# Bsw Bass And Speakers Quality??????



## bimmer5s (Aug 24, 2007)

How strong is the BSW bass????? Can I compare it with JL W7 ???? I love the BSW sub set-up but if it can't punch then there's no point of it. How are their speakers too ????


----------



## mfear (Sep 4, 2007)

buy it, try it.. they guarantee you'll like it or they'll take it back..

shipping is like 15$, so what have u really got to lose?


----------



## [email protected] (Sep 5, 2006)

Our subwoofer system definitely have bass. They however won't wake up the dead or rattle the screws out of the overhead light  It will provide crisp, clean and powerful bass that you can enjoy with all types of music!

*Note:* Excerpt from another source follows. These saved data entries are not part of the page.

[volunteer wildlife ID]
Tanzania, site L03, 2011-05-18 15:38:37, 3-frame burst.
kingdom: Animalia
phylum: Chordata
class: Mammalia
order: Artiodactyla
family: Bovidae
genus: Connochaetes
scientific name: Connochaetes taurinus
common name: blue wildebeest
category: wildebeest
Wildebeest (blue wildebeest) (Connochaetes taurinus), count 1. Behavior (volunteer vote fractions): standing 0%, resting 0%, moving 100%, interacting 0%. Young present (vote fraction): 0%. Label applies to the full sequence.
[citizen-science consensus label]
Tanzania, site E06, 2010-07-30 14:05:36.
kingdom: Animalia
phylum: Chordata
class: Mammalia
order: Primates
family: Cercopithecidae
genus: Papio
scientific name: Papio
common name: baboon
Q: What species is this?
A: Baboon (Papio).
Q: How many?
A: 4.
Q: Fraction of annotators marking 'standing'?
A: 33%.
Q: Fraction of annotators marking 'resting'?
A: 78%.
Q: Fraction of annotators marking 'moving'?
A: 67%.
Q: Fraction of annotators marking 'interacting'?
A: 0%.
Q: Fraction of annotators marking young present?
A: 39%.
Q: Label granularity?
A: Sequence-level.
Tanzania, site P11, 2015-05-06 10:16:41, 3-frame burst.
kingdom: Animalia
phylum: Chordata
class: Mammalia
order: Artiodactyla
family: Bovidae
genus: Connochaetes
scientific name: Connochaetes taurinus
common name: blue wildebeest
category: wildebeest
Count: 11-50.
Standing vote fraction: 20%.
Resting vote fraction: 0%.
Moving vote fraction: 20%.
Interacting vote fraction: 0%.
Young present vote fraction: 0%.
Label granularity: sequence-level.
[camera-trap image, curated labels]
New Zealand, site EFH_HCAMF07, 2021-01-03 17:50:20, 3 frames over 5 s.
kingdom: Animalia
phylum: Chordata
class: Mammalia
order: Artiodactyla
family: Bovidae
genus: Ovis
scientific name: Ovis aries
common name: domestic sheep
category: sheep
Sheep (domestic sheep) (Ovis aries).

Let me know if you have ANY other questions!

We also do have the guarantee. If you simply don't like it let us know!


----------



## BigTex (Aug 14, 2007)

Halston - I need a Bass solution soon! Your box is pretty $$ but it does appear to be clean. I listen to ALL kinds of music (rock, christian, country, hip-hop) and I like my Bass nice and strong. My former car had a pre-fab ported Stillwater/Kicker 10" sub (available at Circuit City) that was powered by a 150 watt mosfet amp...I was very happy with the bass. The box was designed to go behind the seat of a truck, but I used in my trunk no problem. I hear a lot of discussion around "tight & clean" bass and/or "boomy" bass. I'm looking for what I would call "hard hitting" bass...something that sounds great playing the "best of Styx" or some good ole' Garth Brooks. How would you describe your under-the-shelf boom box???


----------



## [email protected] (Sep 5, 2006)

Tight and CLean 

You can tune it though to be "hard hitting" as you are looking for 

PM Sent


----------



## WickedA2 (May 3, 2007)

I'm in Love with that box


----------



## [email protected] (Sep 5, 2006)

Thank you


----------



## aburime1 (Aug 21, 2007)

I am about to order a sub for my E60 but compare to Bassforms Subwoofer Enclosure with 10" Subwoofer and Amplifier - Black (for my 2004 525i) $829.95 . Who has the best one? Both are almost the same price but as far as best product who is the winner


----------



## [email protected] (Sep 5, 2006)

I just replied to your email. Again we do offer a 30 day satisfaction guarantee. If you don't love it we can help you tune it to your liking. If it is still not up to par. Return it no questions asked!


----------



## Fragzem (Sep 26, 2007)

do these things compare to the Kicker L7's?
I


----------



## [email protected] (Sep 5, 2006)

WAYYYY Cleaner

Won't be as "loud" but that is what that subwoofer is designed for.


----------